She swung back into the cab of the semi, shouldering the souls over to make room. She shifted into gear and maneuvered onto the frontage road, leaving behind the white lights of the diner.
Once they were on the freeway she relaxed a little bit and cruised the radio channels, finally settling on classical to take her through the wide blackness of the Kansas night. Should've bought a slice of the cherry, she thought.
She used to carry kisses, but they made her lonely and jealous and the energy level was frenetic. With souls it was comfortable; even mellow.

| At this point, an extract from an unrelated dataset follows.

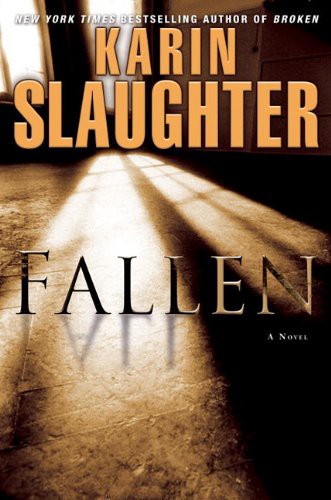 Karin Slaughter: Fallen (Hardcover, Delacorte Press)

The road was absolutely straight. Some drivers cursed Kansas, hated it, refused to take the Dodge City run. Claimed it was worse than Nebraska. Like Bill. His eyes narrowed and his voice got louder, and words tumbled out one over the other. If he got really excited he'd slam the table for effect, sloshing the coffee if they were in one of those tiny old cafes with uneven floors. It made her laugh: Bill with his elegant, slender hands and the genteel curve to his back, acting like a roughneck.
With a soft shuffle the souls rearranged themselves. The cab felt bigger. She looked around but could see only a few far-off lights that could have been anything. They were always stressing how the souls didn't necessarily leave anyone or arrive from anyone in the immediate vicinity. But she thought that might be just so much management bullshit, to make sure the drivers didn't start thinking they knew what was going on. It might get dangerous. What if you were driving through a town where you knew some folks and there was a big blow-in? You might get worried, drive in and check things out, which was forbidden. Not that you could do anything anyway, which some drivers never did seem to get. Too late, once they're in. Not like you could take them back to the right bodies. She smiled grimly at the thought.

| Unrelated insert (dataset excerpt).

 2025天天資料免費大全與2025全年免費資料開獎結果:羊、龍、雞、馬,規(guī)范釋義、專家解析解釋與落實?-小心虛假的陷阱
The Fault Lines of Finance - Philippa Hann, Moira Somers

Once she took on a hitchhiker just to see the reaction, even though it was against the rules. Man was she shocked when the boy threw his bag in and sat right down as if nothing was there. She had to work at not staring at him, her astonishment was so keen. He had no idea there were hundreds of souls inches from his face and hands, scurrying to get out of the way when he got dramatic. Watch the road, she had to tell herself. You'll make him nervous if you stare.
After she let him off, it occurred to her that he might have been a test. Maybe they were trying to figure out if she could handle the rigors of the road. "I can!" she'd yelled at the windshield and the sky beyondon that day a stunning blue with faint white streaks you could barely call clouds. Somewhere in California. Golden rolling hills, just like in the song.